▶ **Problem description**
Output every record again so that it matches the original word for word.
*** Dataset content ***
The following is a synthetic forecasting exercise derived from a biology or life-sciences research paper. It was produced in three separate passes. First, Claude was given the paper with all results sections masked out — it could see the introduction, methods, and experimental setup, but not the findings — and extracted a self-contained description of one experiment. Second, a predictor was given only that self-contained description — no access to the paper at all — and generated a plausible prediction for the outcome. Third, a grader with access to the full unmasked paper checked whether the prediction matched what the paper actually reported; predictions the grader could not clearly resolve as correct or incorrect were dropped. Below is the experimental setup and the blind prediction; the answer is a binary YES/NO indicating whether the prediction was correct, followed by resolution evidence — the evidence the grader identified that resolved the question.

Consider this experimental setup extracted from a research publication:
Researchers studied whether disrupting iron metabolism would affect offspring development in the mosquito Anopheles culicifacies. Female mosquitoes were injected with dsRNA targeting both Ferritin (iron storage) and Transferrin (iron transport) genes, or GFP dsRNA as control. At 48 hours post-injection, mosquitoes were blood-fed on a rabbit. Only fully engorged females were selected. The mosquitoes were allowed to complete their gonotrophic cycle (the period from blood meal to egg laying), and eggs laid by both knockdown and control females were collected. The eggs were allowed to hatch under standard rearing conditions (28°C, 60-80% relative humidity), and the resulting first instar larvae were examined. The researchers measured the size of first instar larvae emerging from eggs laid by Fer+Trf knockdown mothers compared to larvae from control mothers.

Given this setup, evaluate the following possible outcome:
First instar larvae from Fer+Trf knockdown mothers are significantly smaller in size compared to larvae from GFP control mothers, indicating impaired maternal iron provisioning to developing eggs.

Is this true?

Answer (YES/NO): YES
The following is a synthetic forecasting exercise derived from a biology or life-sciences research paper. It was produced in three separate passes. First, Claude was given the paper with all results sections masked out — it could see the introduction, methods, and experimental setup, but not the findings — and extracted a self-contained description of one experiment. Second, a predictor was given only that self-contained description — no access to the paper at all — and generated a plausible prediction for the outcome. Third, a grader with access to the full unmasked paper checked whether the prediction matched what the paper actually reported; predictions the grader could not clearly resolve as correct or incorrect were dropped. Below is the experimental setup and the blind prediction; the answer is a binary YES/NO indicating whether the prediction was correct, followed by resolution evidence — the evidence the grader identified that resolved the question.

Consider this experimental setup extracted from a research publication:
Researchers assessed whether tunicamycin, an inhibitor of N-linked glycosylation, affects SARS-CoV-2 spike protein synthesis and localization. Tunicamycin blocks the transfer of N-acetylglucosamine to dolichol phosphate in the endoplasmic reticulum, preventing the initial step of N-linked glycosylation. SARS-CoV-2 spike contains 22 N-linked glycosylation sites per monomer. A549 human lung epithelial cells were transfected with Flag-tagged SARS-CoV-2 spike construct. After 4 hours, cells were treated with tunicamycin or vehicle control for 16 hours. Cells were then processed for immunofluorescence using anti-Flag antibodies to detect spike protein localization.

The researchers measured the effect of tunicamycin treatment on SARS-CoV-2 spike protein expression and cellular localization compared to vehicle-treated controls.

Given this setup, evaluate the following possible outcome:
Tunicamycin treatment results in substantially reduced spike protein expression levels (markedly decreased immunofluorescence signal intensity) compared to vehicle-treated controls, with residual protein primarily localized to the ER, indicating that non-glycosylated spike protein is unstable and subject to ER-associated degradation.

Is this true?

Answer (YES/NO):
*** End of Dataset content ***
▶ **Written answer**
The following is a synthetic forecasting exercise derived from a biology or life-sciences research paper. It was produced in three separate passes. First, Claude was given the paper with all results sections masked out — it could see the introduction, methods, and experimental setup, but not the findings — and extracted a self-contained description of one experiment. Second, a predictor was given only that self-contained description — no access to the paper at all — and generated a plausible prediction for the outcome. Third, a grader with access to the full unmasked paper checked whether the prediction matched what the paper actually reported; predictions the grader could not clearly resolve as correct or incorrect were dropped. Below is the experimental setup and the blind prediction; the answer is a binary YES/NO indicating whether the prediction was correct, followed by resolution evidence — the evidence the grader identified that resolved the question.

Consider this experimental setup extracted from a research publication:
Researchers studied whether disrupting iron metabolism would affect offspring development in the mosquito Anopheles culicifacies. Female mosquitoes were injected with dsRNA targeting both Ferritin (iron storage) and Transferrin (iron transport) genes, or GFP dsRNA as control. At 48 hours post-injection, mosquitoes were blood-fed on a rabbit. Only fully engorged females were selected. The mosquitoes were allowed to complete their gonotrophic cycle (the period from blood meal to egg laying), and eggs laid by both knockdown and control females were collected. The eggs were allowed to hatch under standard rearing conditions (28°C, 60-80% relative humidity), and the resulting first instar larvae were examined. The researchers measured the size of first instar larvae emerging from eggs laid by Fer+Trf knockdown mothers compared to larvae from control mothers.

Given this setup, evaluate the following possible outcome:
First instar larvae from Fer+Trf knockdown mothers are significantly smaller in size compared to larvae from GFP control mothers, indicating impaired maternal iron provisioning to developing eggs.

Is this true?

Answer (YES/NO): YES
The following is a synthetic forecasting exercise derived from a biology or life-sciences research paper. It was produced in three separate passes. First, Claude was given the paper with all results sections masked out — it could see the introduction, methods, and experimental setup, but not the findings — and extracted a self-contained description of one experiment. Second, a predictor was given only that self-contained description — no access to the paper at all — and generated a plausible prediction for the outcome. Third, a grader with access to the full unmasked paper checked whether the prediction matched what the paper actually reported; predictions the grader could not clearly resolve as correct or incorrect were dropped. Below is the experimental setup and the blind prediction; the answer is a binary YES/NO indicating whether the prediction was correct, followed by resolution evidence — the evidence the grader identified that resolved the question.

Consider this experimental setup extracted from a research publication:
Researchers assessed whether tunicamycin, an inhibitor of N-linked glycosylation, affects SARS-CoV-2 spike protein synthesis and localization. Tunicamycin blocks the transfer of N-acetylglucosamine to dolichol phosphate in the endoplasmic reticulum, preventing the initial step of N-linked glycosylation. SARS-CoV-2 spike contains 22 N-linked glycosylation sites per monomer. A549 human lung epithelial cells were transfected with Flag-tagged SARS-CoV-2 spike construct. After 4 hours, cells were treated with tunicamycin or vehicle control for 16 hours. Cells were then processed for immunofluorescence using anti-Flag antibodies to detect spike protein localization.

The researchers measured the effect of tunicamycin treatment on SARS-CoV-2 spike protein expression and cellular localization compared to vehicle-treated controls.

Given this setup, evaluate the following possible outcome:
Tunicamycin treatment results in substantially reduced spike protein expression levels (markedly decreased immunofluorescence signal intensity) compared to vehicle-treated controls, with residual protein primarily localized to the ER, indicating that non-glycosylated spike protein is unstable and subject to ER-associated degradation.

Is this true?

Answer (YES/NO):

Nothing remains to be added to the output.